Linear B is a logo-syllabic writing system, i.e., it is formed by logograms and syllabograms. Logograms are signs which correspond to words, while syllabograms are signs which correspond to syllables. The Linear B syllabary is composed of 87 signs (some are used as logograms as well). The syllabograms can be divided into simple, complex and doublet (also called homophone) syllabograms. The first correspond to syllables formed by a vowel (a, e, etc.) or by a consonant + a vowel (pa, ro, etc.), the second to syllables formed by a consonant + a consonant + a vowel (nwa, pte, etc.), and the third are phonetically similar to other syllabograms (a2 similar to a, pu2 similar to pu, etc.) but specialized in the graphic representation of certain sounds (e.g., a can graphically render both [a] and [ha], whereas a2 is specialized in graphically rendering only [ha]).
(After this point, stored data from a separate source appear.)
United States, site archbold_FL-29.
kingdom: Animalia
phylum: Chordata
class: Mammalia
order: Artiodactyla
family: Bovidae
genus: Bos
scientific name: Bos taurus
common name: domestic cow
There are some rarely-occurring syllabograms whose phonetic value is still unknown. For this reason they are not transliterated, but simply transnumerated (*18, *19, *22, etc.).

As regards orthographic rules, Linear B does not distinguish long vowels from short vowels (po-ro, pōlos ‘colt, foal’; po-de, podei ‘foot’), l from r (a-pi-po-re-we, amphiphorēwes ‘amphorae’; e-re-u-te-ro, eleutheros ‘free’), voiceless from voiced consonants (ke-ra, geras ‘privilege’; ke-ra, keras ‘horn’) [except for dentals (de-so-mo, desmos ‘bond’; te-me-no, temenos ‘reserved land’)], non aspirated from aspirated consonants (te-o, theos ‘god’; te-ko-to-ne, tektones ‘carpenters’). Final consonants of words are not noted down (pa-te, patēr ‘father’; ka-ke-we, khalkēwes ‘bronze smiths”; po-me, poimēn ‘shepherd’). The same is true for the final consonants of syllables (pa-te, pantes ‘all, every’) and for the s placed before a consonant (pa-i-to, Phaistos ‘Phaistos’). Consonant groups are graphically rendered using “silent vowels” (a-mi-ni-so, Amnisos; wi-ri-no, wrīnos ‘leather’). They may be rendered using a doublet syllabogram (di-pte-ra3, diphtherai ‘hides’). The second part of a diphthong may or may not be noted down (qo-u-qo-ta or qo-qo-ta, gwougwotās ‘oxherd’; wo-i-ko or wo-ko, woikos ‘house’). They may be rendered using a doublet syllabogram (e-ra3-wo, elaiwon ‘olive oil’; a3-ku-pi-ti-jo, Aiguptios ‘Egyptian’). Vice versa, the transitional semi-vowel sounds y and w which occur between i and u + vowel are regularly noted down (ku-pi-ri-jo, Kuprios ‘Cypriot”; ku-wa-no, kuanos ‘blue glass paste’).
As regards the logograms, about 170 have been identified to date and they represent men, animals, objects and foodstuffs. There are also five symbols for numbers (1, 10, 100, 1000 and 10000) and nine metrograms (five for weight measurements and four for volume measurements). The logograms can be divided into simple logograms (VIR ‘man’, MUL ‘woman’, VIN ‘wine’, SUS ‘pig’, etc.) and “ligatures” (combinations of logograms and syllabograms with an acrophonic function, e.g. SUS+SI, where SI is an abbreviation for si-a2-ro, i.e., sihalos ‘fattening pig’).

Categories of signs similar to the logograms are the abbreviations (isolated syllabograms with an acrophonic function; e.g. KU, abbreviation of ku-mi-no, i.e., kuminon ‘cumin’) and the monograms (resulting from the fusion of several syllabograms in one single outline; e.g., ME+RI, i.e., meli ‘honey’). Logograms are often preceded by isolated syllabograms with an acrophonic function. These syllabograms, which serve to specify the meaning of the logograms, take the name of adjuncts (e.g. pa OVISm means ‘old ram’; pa in fact is the abbreviation of  pa-ra-jo, i.e., palaios ‘old’).
Lastly, as for the direction of writing, Linear B inscriptions are written left to right.